下面的文档摘录是一道关于树与最长公共子序列的题目，题目要求构造的排列 P 要满足什么条件？

**文档摘录**
------------------------------------------------------------------------
[ARC156C] Tree and LCS
Problem Statement
We have a tree $T$ with vertices numbered $1$ to $N$. The $i$-th edge of $T$ connects vertex $u_i$ and vertex $v_i$.
Let us use $T$ to define the similarity of a permutation $P = (P_1,P_2,\ldots,P_N)$ of $(1,2,\ldots,N)$ as follows.
- For a simple path $x=(x_1,x_2,\ldots,x_k)$ in $T$, let $y=(P_{x_1}, P_{x_2},\ldots,P_{x_k})$. The similarity is the maximum possible length of a longest common subsequence of $x$ and $y$.
Construct a permutation $P$ with the minimum similarity.
What is a subsequence?
A subsequence of a sequence is a sequence obtained by removing zero or more elements from that sequence and concatenating the remaining elements without changing the relative order.
For instance, \((10,30)\) is a subsequence of \((10,20,30)\), but \((20,10)\) is not.
What is a simple path?
------------------------------------------------------------------------
收集的数据
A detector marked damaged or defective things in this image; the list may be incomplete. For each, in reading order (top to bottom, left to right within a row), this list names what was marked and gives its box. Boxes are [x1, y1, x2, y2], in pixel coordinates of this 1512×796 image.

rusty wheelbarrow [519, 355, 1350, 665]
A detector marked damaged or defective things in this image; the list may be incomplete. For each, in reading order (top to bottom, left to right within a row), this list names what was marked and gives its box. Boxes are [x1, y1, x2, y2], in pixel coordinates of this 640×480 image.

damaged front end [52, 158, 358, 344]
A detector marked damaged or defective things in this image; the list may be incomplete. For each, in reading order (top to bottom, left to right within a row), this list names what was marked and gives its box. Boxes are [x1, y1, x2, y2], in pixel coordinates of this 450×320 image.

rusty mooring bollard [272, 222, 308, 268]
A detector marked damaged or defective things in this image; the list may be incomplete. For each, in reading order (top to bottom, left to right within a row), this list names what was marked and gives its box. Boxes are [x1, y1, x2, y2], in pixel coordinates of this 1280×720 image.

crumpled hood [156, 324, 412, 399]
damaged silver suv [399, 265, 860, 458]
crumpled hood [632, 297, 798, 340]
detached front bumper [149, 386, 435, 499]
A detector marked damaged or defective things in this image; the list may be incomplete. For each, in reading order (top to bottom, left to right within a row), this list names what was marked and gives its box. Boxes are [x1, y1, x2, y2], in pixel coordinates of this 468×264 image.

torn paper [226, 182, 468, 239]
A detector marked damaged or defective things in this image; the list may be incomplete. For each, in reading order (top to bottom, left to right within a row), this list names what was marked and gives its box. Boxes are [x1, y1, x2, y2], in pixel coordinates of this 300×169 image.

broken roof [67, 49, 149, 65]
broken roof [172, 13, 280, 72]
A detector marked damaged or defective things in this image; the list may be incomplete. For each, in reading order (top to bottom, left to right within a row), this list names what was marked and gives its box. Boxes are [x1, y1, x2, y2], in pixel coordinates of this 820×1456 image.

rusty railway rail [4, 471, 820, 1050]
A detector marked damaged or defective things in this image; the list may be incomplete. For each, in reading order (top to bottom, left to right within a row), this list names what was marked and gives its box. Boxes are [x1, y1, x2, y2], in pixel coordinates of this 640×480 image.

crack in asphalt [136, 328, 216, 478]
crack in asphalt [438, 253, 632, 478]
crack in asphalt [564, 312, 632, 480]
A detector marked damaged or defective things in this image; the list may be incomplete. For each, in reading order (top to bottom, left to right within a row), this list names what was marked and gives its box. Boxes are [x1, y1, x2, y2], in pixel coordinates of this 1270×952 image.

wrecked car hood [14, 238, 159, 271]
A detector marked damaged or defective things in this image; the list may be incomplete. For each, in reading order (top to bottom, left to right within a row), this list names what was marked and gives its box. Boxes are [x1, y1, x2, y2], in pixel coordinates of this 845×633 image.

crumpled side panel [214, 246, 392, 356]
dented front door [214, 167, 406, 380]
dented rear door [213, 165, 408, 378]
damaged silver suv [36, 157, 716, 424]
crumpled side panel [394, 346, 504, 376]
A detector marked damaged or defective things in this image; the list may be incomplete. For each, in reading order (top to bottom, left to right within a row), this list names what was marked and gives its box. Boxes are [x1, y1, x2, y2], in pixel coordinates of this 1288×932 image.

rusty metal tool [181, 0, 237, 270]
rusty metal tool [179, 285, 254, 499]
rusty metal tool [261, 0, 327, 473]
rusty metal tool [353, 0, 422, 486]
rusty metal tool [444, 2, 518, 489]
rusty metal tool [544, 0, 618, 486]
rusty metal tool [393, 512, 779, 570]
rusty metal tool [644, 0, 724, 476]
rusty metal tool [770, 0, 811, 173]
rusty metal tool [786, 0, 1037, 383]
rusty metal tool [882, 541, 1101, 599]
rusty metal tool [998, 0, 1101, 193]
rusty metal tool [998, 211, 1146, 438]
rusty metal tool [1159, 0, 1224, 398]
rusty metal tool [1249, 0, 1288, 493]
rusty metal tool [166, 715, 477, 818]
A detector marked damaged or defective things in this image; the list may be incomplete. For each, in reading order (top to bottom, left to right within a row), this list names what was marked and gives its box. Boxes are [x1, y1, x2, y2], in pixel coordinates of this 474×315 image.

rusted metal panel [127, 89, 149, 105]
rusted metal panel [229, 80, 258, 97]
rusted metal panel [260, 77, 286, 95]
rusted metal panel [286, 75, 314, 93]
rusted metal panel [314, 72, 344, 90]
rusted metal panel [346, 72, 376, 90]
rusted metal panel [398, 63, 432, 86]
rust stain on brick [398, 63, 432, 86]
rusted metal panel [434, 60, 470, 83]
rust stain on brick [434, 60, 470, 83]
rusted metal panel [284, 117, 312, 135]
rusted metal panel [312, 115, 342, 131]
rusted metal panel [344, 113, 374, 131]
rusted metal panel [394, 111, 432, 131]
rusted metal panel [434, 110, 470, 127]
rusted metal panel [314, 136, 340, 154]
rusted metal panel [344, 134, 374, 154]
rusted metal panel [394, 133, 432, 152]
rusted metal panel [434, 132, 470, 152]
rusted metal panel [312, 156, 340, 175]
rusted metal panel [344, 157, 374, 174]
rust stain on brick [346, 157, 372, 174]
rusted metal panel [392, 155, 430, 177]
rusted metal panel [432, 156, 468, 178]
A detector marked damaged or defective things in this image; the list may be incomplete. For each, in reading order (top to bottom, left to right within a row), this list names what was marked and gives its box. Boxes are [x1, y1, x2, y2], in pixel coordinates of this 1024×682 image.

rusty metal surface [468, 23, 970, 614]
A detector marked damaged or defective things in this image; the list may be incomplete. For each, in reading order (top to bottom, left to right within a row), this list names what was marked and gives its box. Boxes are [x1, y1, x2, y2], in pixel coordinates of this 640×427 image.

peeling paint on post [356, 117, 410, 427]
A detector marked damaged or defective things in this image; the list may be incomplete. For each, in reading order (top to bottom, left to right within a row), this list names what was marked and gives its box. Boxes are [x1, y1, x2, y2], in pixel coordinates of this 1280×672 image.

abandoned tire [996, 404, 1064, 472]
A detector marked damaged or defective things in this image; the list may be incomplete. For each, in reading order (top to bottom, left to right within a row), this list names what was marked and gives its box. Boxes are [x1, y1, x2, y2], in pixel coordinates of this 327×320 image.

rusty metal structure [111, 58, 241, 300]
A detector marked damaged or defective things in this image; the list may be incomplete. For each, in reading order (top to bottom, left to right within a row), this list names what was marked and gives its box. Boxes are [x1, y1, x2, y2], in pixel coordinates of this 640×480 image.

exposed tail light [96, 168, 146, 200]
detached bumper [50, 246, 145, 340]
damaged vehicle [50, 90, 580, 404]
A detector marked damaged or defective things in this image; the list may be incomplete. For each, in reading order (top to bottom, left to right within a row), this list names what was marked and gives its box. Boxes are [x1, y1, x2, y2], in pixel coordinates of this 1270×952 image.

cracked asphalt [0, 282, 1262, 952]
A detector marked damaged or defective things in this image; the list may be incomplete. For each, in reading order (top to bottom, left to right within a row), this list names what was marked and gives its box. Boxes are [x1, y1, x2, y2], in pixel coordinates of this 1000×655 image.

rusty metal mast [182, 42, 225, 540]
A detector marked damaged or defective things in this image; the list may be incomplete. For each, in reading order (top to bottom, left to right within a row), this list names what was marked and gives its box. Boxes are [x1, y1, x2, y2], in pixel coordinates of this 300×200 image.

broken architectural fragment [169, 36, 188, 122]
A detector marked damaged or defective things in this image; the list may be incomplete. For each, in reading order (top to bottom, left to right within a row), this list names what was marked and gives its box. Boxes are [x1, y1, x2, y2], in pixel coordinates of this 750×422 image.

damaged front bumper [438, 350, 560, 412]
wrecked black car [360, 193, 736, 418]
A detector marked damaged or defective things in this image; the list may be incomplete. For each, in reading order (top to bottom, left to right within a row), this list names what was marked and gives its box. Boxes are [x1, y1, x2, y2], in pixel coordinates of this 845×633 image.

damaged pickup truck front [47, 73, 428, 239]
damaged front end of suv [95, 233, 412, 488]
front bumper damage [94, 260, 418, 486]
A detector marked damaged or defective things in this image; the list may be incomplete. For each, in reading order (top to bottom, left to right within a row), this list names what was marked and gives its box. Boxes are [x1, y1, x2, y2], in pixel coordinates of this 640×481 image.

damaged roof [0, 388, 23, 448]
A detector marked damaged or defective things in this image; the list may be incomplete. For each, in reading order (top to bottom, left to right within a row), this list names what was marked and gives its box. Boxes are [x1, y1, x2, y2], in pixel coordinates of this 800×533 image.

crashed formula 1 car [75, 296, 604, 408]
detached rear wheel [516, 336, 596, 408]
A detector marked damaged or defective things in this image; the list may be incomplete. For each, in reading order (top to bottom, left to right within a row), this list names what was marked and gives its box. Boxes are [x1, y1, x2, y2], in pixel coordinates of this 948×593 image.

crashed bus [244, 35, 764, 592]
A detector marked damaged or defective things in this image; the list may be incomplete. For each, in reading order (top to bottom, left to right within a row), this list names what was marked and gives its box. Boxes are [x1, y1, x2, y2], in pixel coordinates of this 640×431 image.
------------------------------------------------------------------------
**任务结果**
要求构造相似度最小的排列 P。